Hümanizm

 Bu yazıyı yazmama vesile olan mevzu bitirdiğim bir kitaptan kaynaklanıyor. Bu kavramı internete yazdığınız taktirde sonsuz sayıda veriye ulaşmanız mümkün. Ben yine de kendi yorumumla bir şeyler çıkarmaya çalışacağım. Tıpkı önceki yazılarımda yapmaya çalıştığım gibi…

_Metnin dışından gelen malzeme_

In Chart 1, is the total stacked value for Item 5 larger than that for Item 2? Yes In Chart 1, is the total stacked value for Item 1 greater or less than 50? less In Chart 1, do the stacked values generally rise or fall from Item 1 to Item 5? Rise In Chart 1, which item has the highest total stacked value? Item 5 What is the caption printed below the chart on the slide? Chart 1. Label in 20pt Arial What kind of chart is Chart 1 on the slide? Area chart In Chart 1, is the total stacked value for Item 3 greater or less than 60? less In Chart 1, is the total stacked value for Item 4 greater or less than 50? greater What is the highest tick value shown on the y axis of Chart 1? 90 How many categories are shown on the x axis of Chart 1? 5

Bu kavram bildiğimiz kadarıyla en eski zamanlarda ilk kez Antik Yunan döneminde görülmüş. Bazı kaynaklarda Konfüçyüs ve Buda dönemlerinde bile görüldüğü söylenmekte. Bu terimin daha çok felsefik bir kavram olduğu ve batı felsefesiyle harmanladığı bilinir. Sözcük kökenini umanista’ dan alır. Bu bilgileri ilk başta bahsettiğim gibi internette kolayca bulabilmeniz mümkün, ben sadece kendi çapımda bir giriş yapmak adına bahsetmek istedim.

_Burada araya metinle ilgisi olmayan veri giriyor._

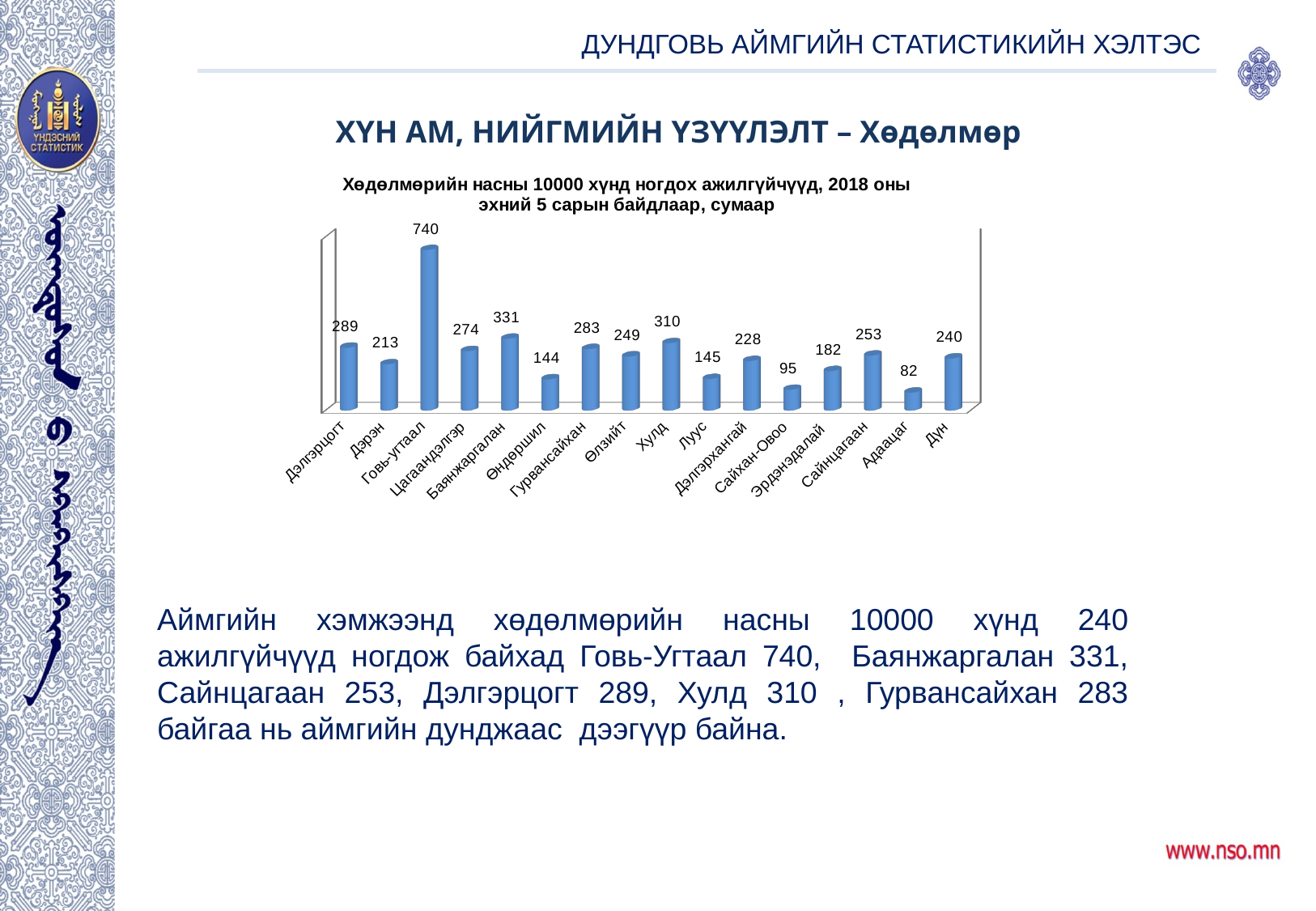
What kind of chart is shown on the slide? Bar chart Which category has the lowest value? Адаацаг Which is larger, the value for Эрдэнэдалай or the value for Сайнцагаан? Сайнцагаан Which is larger, the value for Дэлгэрцогт or the value for Гурвансайхан? Дэлгэрцогт What is the value for Сайхан-Овоо? 95 Which category has the highest value? Говь-Угтаал What is the value for Баянжаргалан? 331 What is the difference between the values for Говь-Угтаал and Баянжаргалан? 409 How many categories are shown on the x axis? 16 What is the difference between the values for Хулд and Дүн? 70 What is the value for Говь-Угтаал? 740 What is the value for Дүн? 240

Okuduğum kitap Zülfü Livaneli’nin kaleminden “Serenad” idi. Oldukça popüler olan bu kitabı ancak okuyabilme fırsatına erdim. Bu kitapta oldukça hümanizm üstünde durulduğunu düşünüyorum. Günümüzde bu felsefe düşünce öğretisini ne kadar da ihlal ettiğimizin zerre farkında olmadığımızı düşünüyorum. En basit örneği 21.yüzyıl dünyasında hâlâ ırkçılık gibi nefret söylemlerini yaşıyor oluşumuz olsa gerek… Neden insanları milletlerine göre yargılıyor, onlara işkence ediyor (bknz:Yahudi oldukları için inanılmaz zulme uğrayan insanlar, Amerika’daki siyahilere gösterilen ırkçı tavırlar…) ve hayatlarını ellerinden teker teker alıyoruz/lar? Bunu politika gibi sebeplere bağlamamız herhalde hiçte zor olmayacaktır. Devletlerin kendi çıkarları için- insanların kim olduklarına bakmaksızın- aldıkları kararlar bize bunu işaret ediyor. Ne kadar da kendimizi paralasak herhalde bunun değişmesi biraz zaman alacak ya da belki böyle devam edecek. İnsanı insan olduğu için saygı duymayı ve sevmeyi ne zaman öğreneceğiz? Bu konuya tam uyacak türden kitaptan bir alıntı paylaşmak istiyorum:

-Sen insanlara baktığın zaman üniformalar, bayraklar ve din görüyorsun.

-Peki sen ne görüyorsun?

-İnsan sadece insan. Seven, acı çeken, acıkan, üşüyen, korkan bir insan.

Ne kadar da açık değil mi sizce de? Sahi ne zaman insanlara şöyle bir baktığımızda tıpkı Maya’nın dediği gibi düşüneceğiz? Kitabın başka bir bölümünde iktidara geçen iyi insanların bile kötü insanlara dönüşeceklerinden bahsi geçen kısım vardı. Bu durumda insan iyi ya da kötü olsun gerçekten yine aynı eylemleri mi sergileyecekler dedim kendi kendime satırları okurken… Böyle olursa bu yaşadıklarımız ardı kesilmeyen döngüye girecek ve biz sadece satırlarda kendimizi ifade etmeye çalışacağız. Bu gibi sıkıntılı durumların çözümünü hep nedense eğitimle çözülebileceğini düşünüyorum. Halbuki yine de bir şekilde başarılı olmuş insanların başa geçtiğini görüyoruz. Öyleyse alınan eğitimi mi sorgulamamız gerekiyor?